Прекрасно, что живу. Будь жизнь труднее в тысячу раз — прекрасно, что дана она мне.

Мысли пресекались.

— Что мы знаем друг о друге? — сказал я. — И почему внешнее нам бывает важнее? Что мы понимаем? Что этот с тем, а тот с этим? Мы подглядываем друг за другом, но скрытой жизни друг друга не чувствуем. Вот приезжал сюда странный, кривоногий, маленький поручик. Поскучал, посмотрел на море, пытался заигрывать с молодой казачкой. Ей было смешно, и когда он уехал, его обсуждали, передразнивали и с богом забыли. А что вышло? «Тамань», волшебство, прелесть сердечной тайны. И оказалось, что лучше этого ничего нет ни в жизни, ни в человеке…

Вставать не хотелось.

— Я все хотел спросить тебя, — обратился я к Степке, — что это за женщина встретила нас тогда?

— У пристани? — Он помолчал. — Эта женщина меня бережет.

— От кого?

— Ни от кого. Вообще. Нашла что-то во мне.

— Влюбилась…

— Она мне как старшая сестра. Я всегда вспоминаю прикосновение ее руки и некоторую смущенность, если мы стоим долго. Тогда она отводит взгляд и как бы торопится опомниться.

Они жили в одном городе, виделись редко, но в полчаса она умела сказать ему несколько слов, от которых он становился уверенней. В этом южном городе, где Степке частенько бывало неуютно от нескольких всегда правильных в своей сытости современников, она выделяла его и касалась рукой так, что он долго помнил и ее руку, и взгляд. Иногда она его далеко провожала, почему-то  о н а, и надо бы поискать в этом что-то женское. «У тебя есть свое, — говорила она ему и опять брала его за руку, точно уговаривая не отказываться от самого себя. — У тебя свое лицо. Тебя любить будут и будут недовольны тобой. За это. Ты понимаешь?» Она всегда все о нем знала. Она, наверное, любила его в сладком одиноком воображении, вдали от совместной жизни, которая притупляет мечту о другом в тесноте. Когда она вспоминала его, недостижимого по возрасту и по судьбе, ей чудилось, что она дремлет в девичестве над любимыми страницами книги.

«Быть может, в этом самая главная правда, — говорила она о жизни сердца, — а остальное — условности, законы приличия, необходимости, так называемый здравый смысл».

Когда Степка уезжал, они переписывались.
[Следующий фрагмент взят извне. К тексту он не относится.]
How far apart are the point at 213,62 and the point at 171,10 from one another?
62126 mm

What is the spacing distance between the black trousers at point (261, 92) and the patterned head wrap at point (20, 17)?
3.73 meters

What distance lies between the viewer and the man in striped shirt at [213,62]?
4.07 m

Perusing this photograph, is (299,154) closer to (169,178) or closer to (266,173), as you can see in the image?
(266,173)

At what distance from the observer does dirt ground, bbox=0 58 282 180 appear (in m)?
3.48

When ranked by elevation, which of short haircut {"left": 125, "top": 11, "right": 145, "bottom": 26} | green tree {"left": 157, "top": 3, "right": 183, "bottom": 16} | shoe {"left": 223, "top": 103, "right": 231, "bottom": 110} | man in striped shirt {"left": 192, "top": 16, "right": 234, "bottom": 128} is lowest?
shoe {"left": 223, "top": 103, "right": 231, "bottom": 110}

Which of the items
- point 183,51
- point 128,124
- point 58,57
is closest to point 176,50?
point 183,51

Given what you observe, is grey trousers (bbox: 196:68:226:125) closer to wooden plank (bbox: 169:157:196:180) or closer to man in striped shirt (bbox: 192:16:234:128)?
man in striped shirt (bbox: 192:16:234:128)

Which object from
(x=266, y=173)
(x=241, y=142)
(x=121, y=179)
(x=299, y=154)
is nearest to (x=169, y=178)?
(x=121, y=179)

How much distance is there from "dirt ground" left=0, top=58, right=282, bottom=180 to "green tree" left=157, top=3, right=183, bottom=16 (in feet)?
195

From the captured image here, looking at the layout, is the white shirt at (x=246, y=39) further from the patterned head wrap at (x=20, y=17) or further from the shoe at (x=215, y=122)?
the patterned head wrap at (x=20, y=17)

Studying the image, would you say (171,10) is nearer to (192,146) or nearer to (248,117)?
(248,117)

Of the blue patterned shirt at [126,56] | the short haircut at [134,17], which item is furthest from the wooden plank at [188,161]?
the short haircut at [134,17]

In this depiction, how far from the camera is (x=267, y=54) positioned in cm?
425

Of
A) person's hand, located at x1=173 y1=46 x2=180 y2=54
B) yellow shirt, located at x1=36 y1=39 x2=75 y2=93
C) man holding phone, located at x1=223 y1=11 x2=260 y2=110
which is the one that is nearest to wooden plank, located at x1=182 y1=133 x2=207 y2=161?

В письмах возникало нетерпеливое чувство к ней, переходившее грань дружества. Она же была еще сдержанней, словно боялась выдать себя, оставляла что-то при себе, и вот та правда, которую она таила, ловилась тогда еще острее.
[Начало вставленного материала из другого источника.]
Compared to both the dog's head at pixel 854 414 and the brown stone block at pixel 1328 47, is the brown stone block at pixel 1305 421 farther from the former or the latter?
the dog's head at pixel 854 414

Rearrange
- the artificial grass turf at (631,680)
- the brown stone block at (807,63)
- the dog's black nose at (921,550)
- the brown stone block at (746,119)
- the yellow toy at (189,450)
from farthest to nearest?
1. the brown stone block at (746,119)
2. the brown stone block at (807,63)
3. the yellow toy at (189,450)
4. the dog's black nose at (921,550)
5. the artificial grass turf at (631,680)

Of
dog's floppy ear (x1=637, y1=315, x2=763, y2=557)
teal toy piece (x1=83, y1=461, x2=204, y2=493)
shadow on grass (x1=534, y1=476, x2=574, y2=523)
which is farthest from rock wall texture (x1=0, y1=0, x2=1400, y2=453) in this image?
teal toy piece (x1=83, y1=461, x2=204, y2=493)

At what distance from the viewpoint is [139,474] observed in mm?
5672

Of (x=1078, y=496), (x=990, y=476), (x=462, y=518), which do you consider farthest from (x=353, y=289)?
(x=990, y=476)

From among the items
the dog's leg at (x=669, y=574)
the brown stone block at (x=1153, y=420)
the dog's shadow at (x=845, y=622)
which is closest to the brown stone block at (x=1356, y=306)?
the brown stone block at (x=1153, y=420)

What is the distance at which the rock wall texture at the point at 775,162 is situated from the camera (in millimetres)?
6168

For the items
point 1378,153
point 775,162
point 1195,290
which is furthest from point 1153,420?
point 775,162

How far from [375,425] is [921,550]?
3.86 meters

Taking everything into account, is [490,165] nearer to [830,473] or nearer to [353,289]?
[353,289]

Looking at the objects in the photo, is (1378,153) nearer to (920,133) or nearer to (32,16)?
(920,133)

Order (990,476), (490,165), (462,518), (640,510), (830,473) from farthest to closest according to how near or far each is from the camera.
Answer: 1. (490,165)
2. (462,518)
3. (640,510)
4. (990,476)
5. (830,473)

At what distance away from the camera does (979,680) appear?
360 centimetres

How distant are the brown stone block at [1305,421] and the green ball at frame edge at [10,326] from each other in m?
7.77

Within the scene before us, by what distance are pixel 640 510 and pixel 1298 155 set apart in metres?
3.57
«Уеду я отсюда, — жаловался он и ей. — Прекрасная земля, но не моя». — «На север? — спрашивала она, пугаясь. — Поезжай, поезжай!» И, глядя ей в глаза, Степка открывал, что она его выдумала, и ей хочется, чтобы он сохранился таким всегда, и в него такого она будет верить и будет в отчаянии знать, что где-то есть настоящее, есть не обрывающийся сон ее. И взамен бытия, после того как он уедет совсем и дни превратятся в месяцы и годы, явятся воспоминания, несдержанные речи, тоска души, та пронзительная доля человека, которая и есть жизнь настоящая. «Приди, приди», — будет звать она его в снах не однажды.